Een gedicht van Hendrik Marsman 1899-1940
Terugkeer uit den Vreemde
Dit gebied is een landstreek des doods en de middag is grauw als de nacht... ach, hoe lang heb ik niet gezocht naar het pad van haar huis, naar haar tuin, naar het gras dat haar schrede betrad.
zij was de eerste die in de lente des levens een zomer lang met mij was... maar zij verliet mij en zij verried de vluchtige tenten voor het veilge vijandelijk dak.
ik heb haar vervloekt en veracht, want zij liet mij zwervende gaan alleen langs de wegen des levens, maar naar haar bleef ik hunkren, in welk bed ik ook lag.
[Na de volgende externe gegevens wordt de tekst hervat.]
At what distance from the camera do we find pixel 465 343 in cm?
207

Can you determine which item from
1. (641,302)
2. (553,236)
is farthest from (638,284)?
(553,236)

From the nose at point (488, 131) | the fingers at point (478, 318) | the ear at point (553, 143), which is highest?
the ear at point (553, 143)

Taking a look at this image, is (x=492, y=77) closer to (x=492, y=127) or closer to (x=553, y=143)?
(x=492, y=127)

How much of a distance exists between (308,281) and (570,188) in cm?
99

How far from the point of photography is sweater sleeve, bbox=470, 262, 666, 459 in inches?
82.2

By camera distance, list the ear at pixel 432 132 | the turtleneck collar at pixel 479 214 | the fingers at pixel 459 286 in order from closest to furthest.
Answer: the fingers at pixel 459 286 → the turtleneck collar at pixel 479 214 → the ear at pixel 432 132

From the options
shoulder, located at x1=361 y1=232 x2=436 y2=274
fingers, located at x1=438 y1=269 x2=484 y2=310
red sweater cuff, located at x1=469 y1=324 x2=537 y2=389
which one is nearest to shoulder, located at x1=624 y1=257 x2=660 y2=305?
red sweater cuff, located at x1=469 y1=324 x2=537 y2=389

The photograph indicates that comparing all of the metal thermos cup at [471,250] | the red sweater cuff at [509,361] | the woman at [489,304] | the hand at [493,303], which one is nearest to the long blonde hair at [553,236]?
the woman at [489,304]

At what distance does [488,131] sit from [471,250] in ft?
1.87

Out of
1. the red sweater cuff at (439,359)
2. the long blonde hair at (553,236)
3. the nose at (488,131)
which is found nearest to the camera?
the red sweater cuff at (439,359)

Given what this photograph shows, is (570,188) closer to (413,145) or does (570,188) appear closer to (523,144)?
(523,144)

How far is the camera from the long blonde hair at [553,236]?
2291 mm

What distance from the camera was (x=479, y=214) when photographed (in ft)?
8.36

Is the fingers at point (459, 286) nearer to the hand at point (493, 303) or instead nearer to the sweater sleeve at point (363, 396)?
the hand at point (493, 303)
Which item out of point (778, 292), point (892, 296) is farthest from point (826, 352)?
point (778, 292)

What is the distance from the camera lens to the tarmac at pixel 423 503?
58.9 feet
en met het stijgen der jaren steeg ook de wanhoop en verschraalde de moed; k had allengs haast geen wens meer dan nog eenmaal bij haar te zitten, in de gloed
van het haardvuur, desnoods als mijns vijands gast. want al deze dingen die ik bestreefd en gehad heb: trots en verwoedheid, en een moed als men zelden bezat, zij verdwijnen in een onstilbaar verlangen als de schaduw des doods wast...
en zij wast, ik voel mij langzaam vermoeien, en de vrees haar noóit meer te zien trok mij weg uit het zuiden, uit het gloeien om nog eenmaal haar handen te zien.
en nu is zij dood, zij is dood... de tuinman die het mij zei, opziende van zijn schop, wees mij het pad naar haar graf.
en wat rest mij hier bij haar graf dan herdenken en bitterheid dat zij wie haar gaf: vrijheid en namen en dromen als geen minnaar haar gaf, ook dit heeft genomen: bij haar te zijn in haar graf.